Está muito claro que a PEC 32 não tem o objetivo de trazer mais eficiência ao funcionalismo e aperfeiçoar o modelo de Estado; tampouco melhorar a capacidade de se oferecer serviços públicos de melhor qualidade. Esta “reforma” está concentrada na perseguição de determinados servidores, destruindo direitos e acabando com a proteção constitucional que evita apadrinhamentos políticos ou perseguições ideológicas.
Na prática, a atuação do Estado seria a exceção em vez da regra, impondo a visão privatista do governo Bolsonaro. Mas, a crise tem mostrado — inclusive aos que defendem o Estado mínimo e as privatizações — a importância do setor público, a exemplo do Sistema Único de Saúde (SUS) e dos bancos públicos, como a Caixa.

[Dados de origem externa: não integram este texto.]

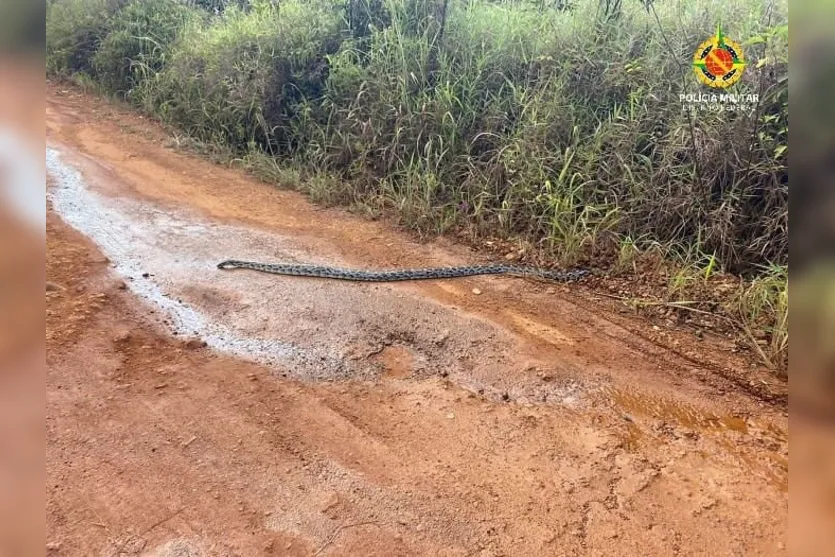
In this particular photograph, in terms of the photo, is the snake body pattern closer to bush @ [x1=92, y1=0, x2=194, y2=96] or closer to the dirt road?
the dirt road

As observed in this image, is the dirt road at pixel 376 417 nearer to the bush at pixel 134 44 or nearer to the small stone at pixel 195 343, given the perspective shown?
the small stone at pixel 195 343

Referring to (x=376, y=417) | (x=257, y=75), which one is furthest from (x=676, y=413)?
(x=257, y=75)

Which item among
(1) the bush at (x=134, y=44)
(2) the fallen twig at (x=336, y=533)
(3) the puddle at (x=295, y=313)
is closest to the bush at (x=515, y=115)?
(1) the bush at (x=134, y=44)

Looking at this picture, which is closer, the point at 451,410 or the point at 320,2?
the point at 451,410

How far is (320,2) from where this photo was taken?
7.77m

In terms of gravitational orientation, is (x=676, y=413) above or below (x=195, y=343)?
above

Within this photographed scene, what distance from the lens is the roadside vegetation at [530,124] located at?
4617 millimetres

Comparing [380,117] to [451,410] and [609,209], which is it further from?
[451,410]

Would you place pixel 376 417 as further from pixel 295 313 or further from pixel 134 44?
pixel 134 44

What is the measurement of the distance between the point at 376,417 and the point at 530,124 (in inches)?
134

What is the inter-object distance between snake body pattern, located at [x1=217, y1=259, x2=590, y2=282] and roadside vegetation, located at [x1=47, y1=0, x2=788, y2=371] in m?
0.21

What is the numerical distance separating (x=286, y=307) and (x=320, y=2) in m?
5.04

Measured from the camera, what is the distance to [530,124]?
564 centimetres
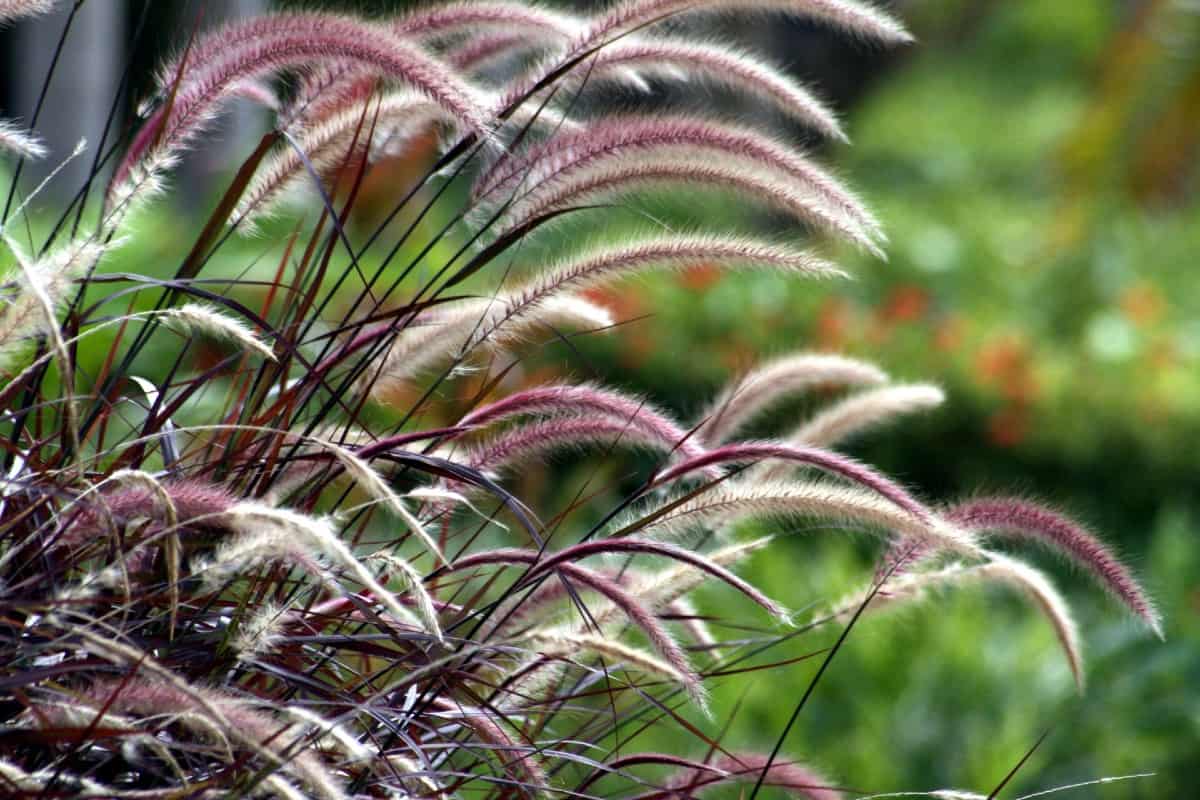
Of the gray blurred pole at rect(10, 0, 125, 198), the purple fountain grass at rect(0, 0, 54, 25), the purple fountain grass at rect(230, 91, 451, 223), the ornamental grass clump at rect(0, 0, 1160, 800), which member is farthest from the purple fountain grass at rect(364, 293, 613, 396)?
the gray blurred pole at rect(10, 0, 125, 198)

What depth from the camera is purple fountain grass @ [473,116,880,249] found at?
1.77m

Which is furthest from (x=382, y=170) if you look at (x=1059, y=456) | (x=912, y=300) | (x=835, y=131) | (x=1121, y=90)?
(x=835, y=131)

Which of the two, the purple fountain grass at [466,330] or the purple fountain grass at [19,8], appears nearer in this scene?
the purple fountain grass at [19,8]

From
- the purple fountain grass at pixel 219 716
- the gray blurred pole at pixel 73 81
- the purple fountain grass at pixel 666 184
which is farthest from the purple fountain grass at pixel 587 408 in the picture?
the gray blurred pole at pixel 73 81

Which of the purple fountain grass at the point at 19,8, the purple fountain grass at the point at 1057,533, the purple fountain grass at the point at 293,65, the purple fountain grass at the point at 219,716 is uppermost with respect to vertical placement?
the purple fountain grass at the point at 19,8

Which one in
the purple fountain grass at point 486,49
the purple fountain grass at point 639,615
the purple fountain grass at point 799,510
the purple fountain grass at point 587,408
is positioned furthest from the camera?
the purple fountain grass at point 486,49

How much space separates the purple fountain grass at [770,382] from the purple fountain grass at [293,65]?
69 centimetres

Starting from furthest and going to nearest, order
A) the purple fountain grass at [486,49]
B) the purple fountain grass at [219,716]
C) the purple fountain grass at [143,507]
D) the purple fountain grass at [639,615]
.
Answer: the purple fountain grass at [486,49] < the purple fountain grass at [639,615] < the purple fountain grass at [143,507] < the purple fountain grass at [219,716]

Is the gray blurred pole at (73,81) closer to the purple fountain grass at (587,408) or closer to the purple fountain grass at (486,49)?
the purple fountain grass at (486,49)

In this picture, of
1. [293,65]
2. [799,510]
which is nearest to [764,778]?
[799,510]

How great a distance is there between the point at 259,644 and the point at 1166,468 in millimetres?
5181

No entendimento da Fenae, a PEC 32 é mais um equívoco do governo, que não apresenta propostas consistentes e sustentáveis para o país sair da crise. Ao invés disso, edita a Portaria 4.975 (no final do último mês de abril). Com essa canetada imoral, beneficia cerca de mil servidores que ficarão livres do chamado “abate teto” e terão aumentos de até 69%, com remunerações que ultrapassarão R$ 66 mil por mês; entre eles, o próprio presidente Bolsonaro e quase 100 militares da reserva que ocupam cargos comissionados.
É absurdo o governo defender uma reforma administrativa viesada, obscura, distorcida e, ao mesmo tempo, manter afagos àqueles que já são privilegiados. Chega de dois pesos e duas medidas em nosso Brasil já tão desigual.